International Center for Ethics in the Sciences and Humanities (IZEW)

The Ethics in 4X Gaming

by Nikhil Murthy

04.11.2021 · The second half of 2021 has been a moment in the sun for the 4X genre. The normally very niche genre recently had a couple of high-profile releases in Old World and Humankind and it's always exciting to see new games in the genre. Unfortunately though, new games don't always mean new perspectives and the colonial underpinnings of the genre remain untouched. Therefore, I built Nikhil Murthy's Syphilisation to try to bring a post-colonial viewpoint to the genre and in doing so hopefully demonstrate the truths that the genre tends to overlook and to show the space in it still left unexplored.

Firstly, for those unfamiliar with the genre, what is a 4X game? A subgenre of strategy games, most famously the Civilization series, they revolve around the building and management of an empire. However, given the designs of these games, that management becomes less a stewardship and more an unchecked hurtling towards greater and greater consumption in the service of world domination.

The idea of winning is a natural one for a videogame, but one that ends up unsavoury when used for a game that asks you to run an empire. Firstly, winning is problematic in itself, whether in its encouragement of military expansion for the sake of national glory, or more insidiously in its presentation of culture and religion as axes through which one people can win over all others. This is an idea that uncomfortably reflects one of the most common justifications of colonialism; that it is meant to bring enlightenment to a savage population unable to find it themselves. The falsity of that argument is hopefully self-evident to the reader and my hope is that through games like Syphilisation, it can become self-evident to the player as well.

The second issue with winning is that it implies an ending; a point where you can pick up the pieces and put them away before the next game. However, the real world does not allow for such cleanliness. Officially, the British colonization of India ended in 1947 with a win for those who fought for freedom, but the effects of that colonization are still inescapable 75 years later. It is the fate of each generation to pick up the pieces from where the previous one left them.

Finally, when there can be only one winner in a game of history, then history itself must be presented as a zero-sum competition. Many people subscribe to this belief in the real world, feeling that their country can only succeed if some other countries fail, but this precludes the idea of a cooperative world, one in which we all strive together for the common good. This is the biggest difference that Syphilisation brings to the table. By changing the end of the game from a binary win/loss state to something nuanced with lots of space for multiple winners and for a future beyond the game, it fundamentally changes the decisions that a player takes over the course of the game.

Similarly, a common trope in video games is to always give the player higher and higher numbers. When those numbers are experience points or hit points, they are innocuous, but when they represent unrestrained industrialization, the mechanic feels out of touch. It is thus that even when these games represent climate change, they cannot make it an existential threat as the game is so dependent on these ever-increasing numbers. By not only allowing climate catastrophe, but also implementing the spiralling that comes before, Syphilisation changes how players treat the environment.
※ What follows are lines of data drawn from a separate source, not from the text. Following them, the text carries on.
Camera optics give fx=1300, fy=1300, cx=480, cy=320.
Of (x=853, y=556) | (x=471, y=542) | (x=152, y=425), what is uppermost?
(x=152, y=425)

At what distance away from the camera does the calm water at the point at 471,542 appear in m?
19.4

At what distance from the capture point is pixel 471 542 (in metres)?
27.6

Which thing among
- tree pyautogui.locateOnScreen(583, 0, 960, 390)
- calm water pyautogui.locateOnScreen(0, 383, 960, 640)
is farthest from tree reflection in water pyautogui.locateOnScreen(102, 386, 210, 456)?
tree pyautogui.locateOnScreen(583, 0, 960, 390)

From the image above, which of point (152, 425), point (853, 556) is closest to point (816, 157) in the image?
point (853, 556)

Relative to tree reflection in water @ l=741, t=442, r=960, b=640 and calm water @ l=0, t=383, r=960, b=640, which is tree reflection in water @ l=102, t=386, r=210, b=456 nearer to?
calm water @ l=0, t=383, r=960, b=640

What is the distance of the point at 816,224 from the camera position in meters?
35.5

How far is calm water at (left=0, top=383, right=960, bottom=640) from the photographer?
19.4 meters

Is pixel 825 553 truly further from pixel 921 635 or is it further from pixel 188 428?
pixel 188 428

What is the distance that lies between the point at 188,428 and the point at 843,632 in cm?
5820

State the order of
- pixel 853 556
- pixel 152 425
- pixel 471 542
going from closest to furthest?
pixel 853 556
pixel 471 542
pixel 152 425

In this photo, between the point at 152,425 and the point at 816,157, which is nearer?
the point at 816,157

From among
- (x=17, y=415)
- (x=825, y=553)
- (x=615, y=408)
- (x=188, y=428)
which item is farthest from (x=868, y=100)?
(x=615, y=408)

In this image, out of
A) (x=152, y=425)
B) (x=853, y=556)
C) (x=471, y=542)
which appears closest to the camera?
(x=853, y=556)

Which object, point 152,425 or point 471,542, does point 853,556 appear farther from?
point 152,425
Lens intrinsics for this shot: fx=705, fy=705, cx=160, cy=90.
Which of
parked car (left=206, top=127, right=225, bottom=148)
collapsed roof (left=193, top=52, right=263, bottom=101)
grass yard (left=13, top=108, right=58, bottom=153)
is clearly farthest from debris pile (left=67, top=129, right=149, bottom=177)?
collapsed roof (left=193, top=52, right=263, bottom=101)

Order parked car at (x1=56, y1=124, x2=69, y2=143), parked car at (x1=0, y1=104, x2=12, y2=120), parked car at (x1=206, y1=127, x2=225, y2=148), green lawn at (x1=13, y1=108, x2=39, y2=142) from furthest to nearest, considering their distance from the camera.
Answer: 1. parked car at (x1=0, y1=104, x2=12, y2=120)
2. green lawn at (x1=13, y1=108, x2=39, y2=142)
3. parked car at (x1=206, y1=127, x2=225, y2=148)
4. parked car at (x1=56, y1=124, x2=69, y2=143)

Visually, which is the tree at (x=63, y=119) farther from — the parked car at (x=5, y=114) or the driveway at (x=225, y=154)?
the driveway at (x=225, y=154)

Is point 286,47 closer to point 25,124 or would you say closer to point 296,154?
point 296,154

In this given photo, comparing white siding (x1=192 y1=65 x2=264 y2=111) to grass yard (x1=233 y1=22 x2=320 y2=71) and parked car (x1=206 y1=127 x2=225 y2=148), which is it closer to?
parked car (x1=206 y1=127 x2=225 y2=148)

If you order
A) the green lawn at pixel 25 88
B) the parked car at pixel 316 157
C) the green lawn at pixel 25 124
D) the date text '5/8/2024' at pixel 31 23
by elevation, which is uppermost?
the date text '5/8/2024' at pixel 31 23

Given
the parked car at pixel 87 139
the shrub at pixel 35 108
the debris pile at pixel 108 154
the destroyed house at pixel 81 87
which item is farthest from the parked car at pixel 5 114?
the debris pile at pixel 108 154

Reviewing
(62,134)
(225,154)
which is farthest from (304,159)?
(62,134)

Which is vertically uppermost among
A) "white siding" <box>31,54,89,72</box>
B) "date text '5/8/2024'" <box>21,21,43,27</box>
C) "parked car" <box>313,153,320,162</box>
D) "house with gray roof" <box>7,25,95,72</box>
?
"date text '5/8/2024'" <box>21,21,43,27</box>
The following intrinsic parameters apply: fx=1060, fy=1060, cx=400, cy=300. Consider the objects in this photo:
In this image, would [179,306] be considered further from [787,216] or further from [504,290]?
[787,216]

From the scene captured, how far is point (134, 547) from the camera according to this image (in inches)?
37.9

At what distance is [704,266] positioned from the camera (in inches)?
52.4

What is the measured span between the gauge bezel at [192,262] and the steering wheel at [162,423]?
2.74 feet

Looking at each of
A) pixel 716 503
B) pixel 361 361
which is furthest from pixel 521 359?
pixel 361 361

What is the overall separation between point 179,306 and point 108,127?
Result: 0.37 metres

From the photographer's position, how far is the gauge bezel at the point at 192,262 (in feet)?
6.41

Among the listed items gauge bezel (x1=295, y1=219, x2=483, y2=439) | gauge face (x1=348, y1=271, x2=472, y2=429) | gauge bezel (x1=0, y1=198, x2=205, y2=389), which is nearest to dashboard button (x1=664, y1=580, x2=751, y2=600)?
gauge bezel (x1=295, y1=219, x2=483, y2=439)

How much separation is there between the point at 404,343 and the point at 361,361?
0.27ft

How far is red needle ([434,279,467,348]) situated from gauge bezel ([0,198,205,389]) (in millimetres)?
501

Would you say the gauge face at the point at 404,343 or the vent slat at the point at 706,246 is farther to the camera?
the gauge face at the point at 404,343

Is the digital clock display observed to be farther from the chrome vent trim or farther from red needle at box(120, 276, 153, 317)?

Given the amount of influence the medium has on the message, the challenge of making a postcolonial 4X game is fascinating. Designing alternatives to systems that have colonialism deeply rooted in them is rewarding both as a game designer and as a human being. It was very interesting to build out a fluid view of technology rather than one that progresses every forward rather than one marching ever forward to the present day. It was fascinating to build out a representation of the will of the people governed rather than just that of the player and the Great Leader they represent.

Most fundamentally, I tried to build some space in Syphilisation for empathy. By placing people in the role normally filled by empires, I reframe the decisions in the game to interpersonal ones that players can better relate to. By taking away the zero-sum and binary nature of other games in this space, I put less pressure on players to be Machiavellian. The master's tools will never fully dismantle the master's house and there is a lot of space left in this game for selfishness. The player is even expected a little selfishness of their own every now and again. However, Syphilisation tries to represent the costs and contradictions that come with it.

What I hope for is, even if the game falls short for some players, that it will at least ask them to think about what the current set of standard systems imply. We, as players and as designers, don't have the literacy with videogames that we have with other media and so we too often let systems go unchallenged simply because we lack the framework to inspect them. By building a game in conversation with other games, I hope to help people develop the skill to ask these questions themselves. Much of the statement of the game is to push back against narratives that privilege some over others. It would do no good to then just set this game on the throne.

This is how we can get to games that do more than just reproduce what other games have already said. This is how we can make games that can envision a future and a present other than the ones we currently have. This is how we make games that know what they want to say and then say it.